→ Assignment
From the data below, return the exact lines starting at the line containing "Decorative white pigeon Stock Images" and ending at the line containing "A Funny Picture Of Meme Hold Me Back Bro", both included, and nothing else.

→ Dataset excerpts
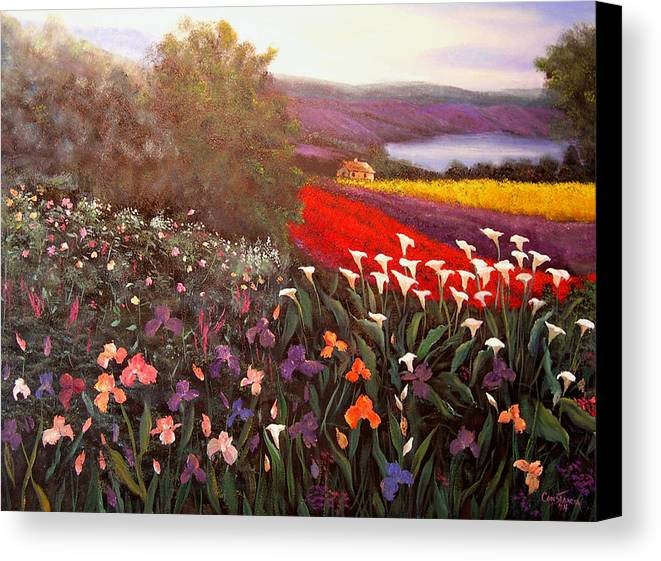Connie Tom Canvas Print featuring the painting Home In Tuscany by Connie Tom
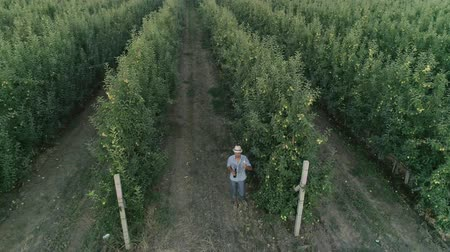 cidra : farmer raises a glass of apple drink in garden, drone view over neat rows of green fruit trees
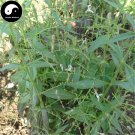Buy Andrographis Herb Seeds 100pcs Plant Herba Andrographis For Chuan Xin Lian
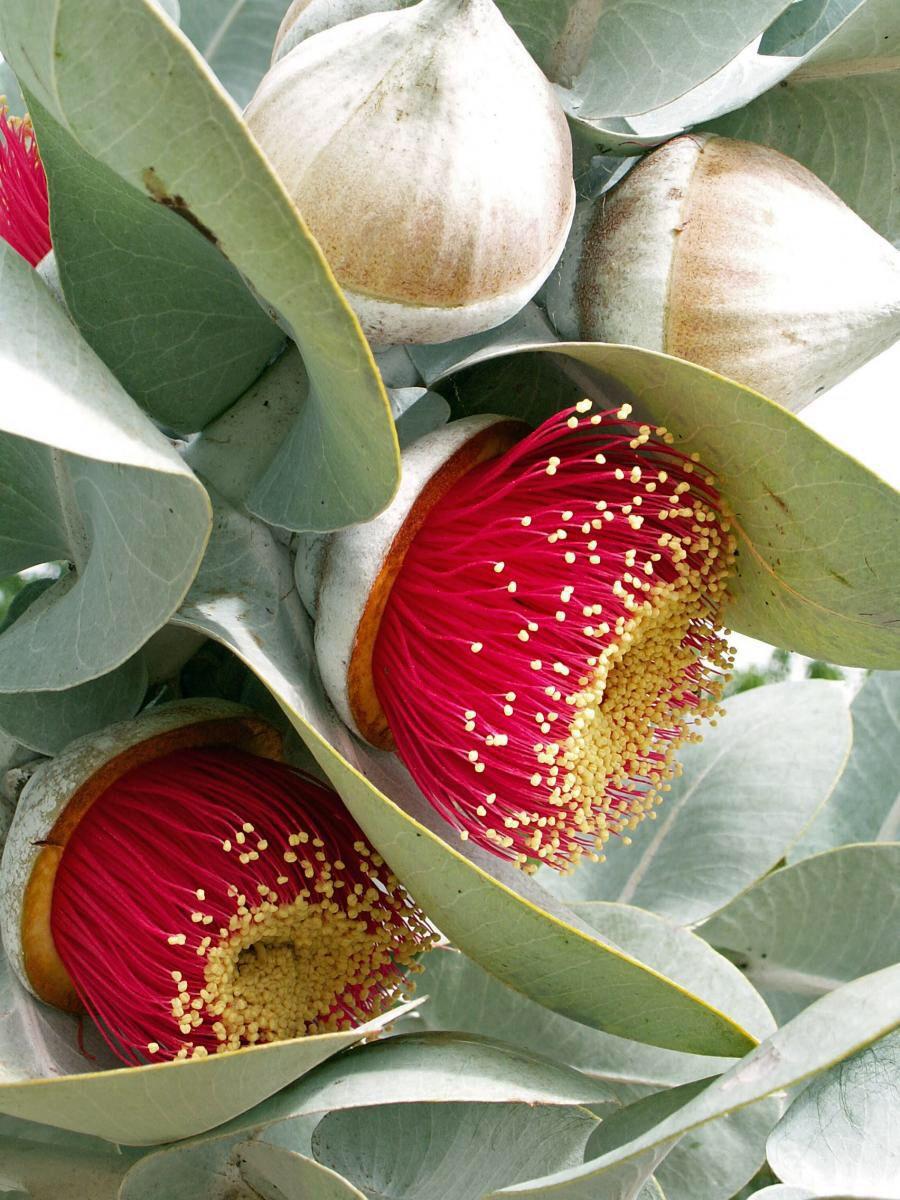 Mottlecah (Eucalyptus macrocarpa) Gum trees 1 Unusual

==

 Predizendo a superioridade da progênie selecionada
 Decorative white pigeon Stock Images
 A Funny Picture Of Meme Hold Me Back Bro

→ Completed task
 Decorative white pigeon Stock Images
 A Funny Picture Of Meme Hold Me Back Bro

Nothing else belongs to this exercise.